--- ACTIVITY ---
Below are some records; copy them word for word and drop the pictures.

--- MATERIAL TO PROCESS ---
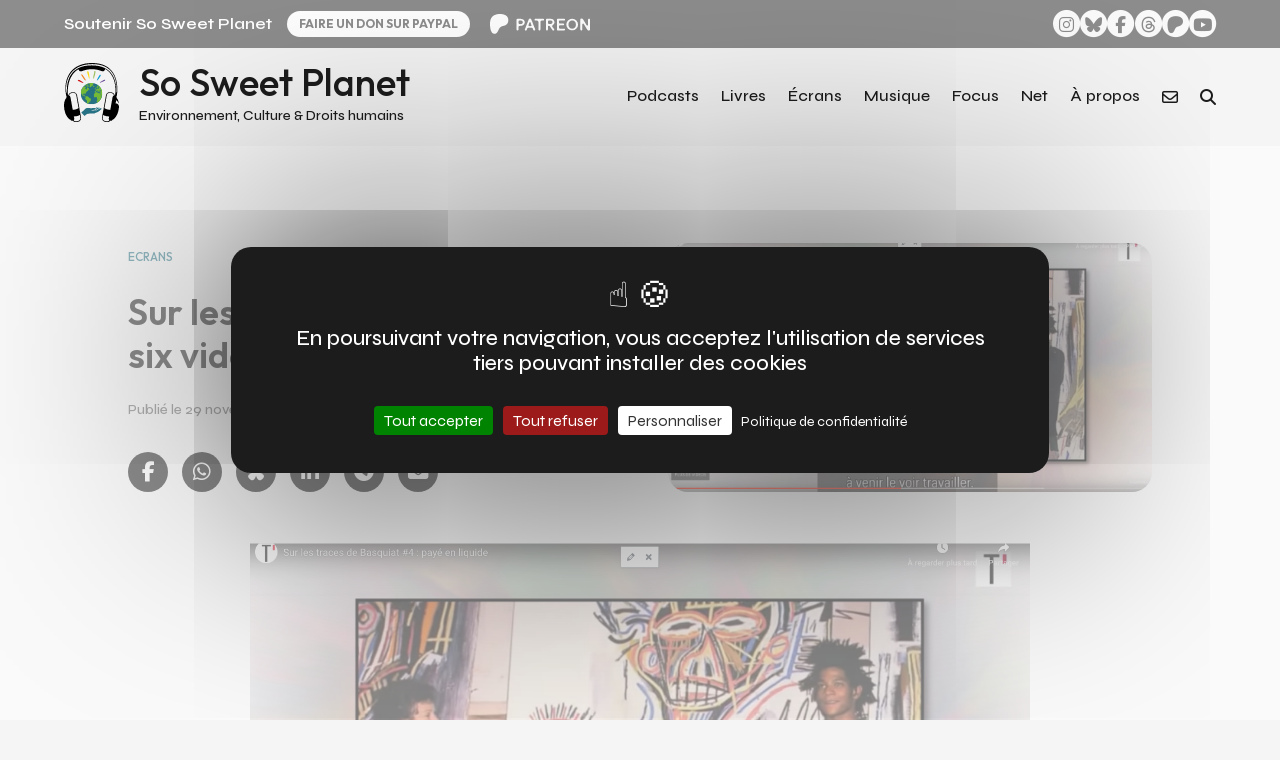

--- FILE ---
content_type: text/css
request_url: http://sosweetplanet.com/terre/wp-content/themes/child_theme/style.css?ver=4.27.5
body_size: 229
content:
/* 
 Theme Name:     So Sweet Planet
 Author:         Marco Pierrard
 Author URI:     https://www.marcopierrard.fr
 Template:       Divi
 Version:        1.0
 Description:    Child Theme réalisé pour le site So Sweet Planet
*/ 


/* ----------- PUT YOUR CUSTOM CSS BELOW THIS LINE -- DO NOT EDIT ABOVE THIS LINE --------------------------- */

--- RESULT ---
--- FILE ---
content_type: text/css
request_url: http://sosweetplanet.com/terre/wp-content/themes/child_theme/style.css?ver=4.27.5
body_size: 229
content:
/* 
 Theme Name:     So Sweet Planet
 Author:         Marco Pierrard
 Author URI:     https://www.marcopierrard.fr
 Template:       Divi
 Version:        1.0
 Description:    Child Theme réalisé pour le site So Sweet Planet
*/ 


/* ----------- PUT YOUR CUSTOM CSS BELOW THIS LINE -- DO NOT EDIT ABOVE THIS LINE --------------------------- */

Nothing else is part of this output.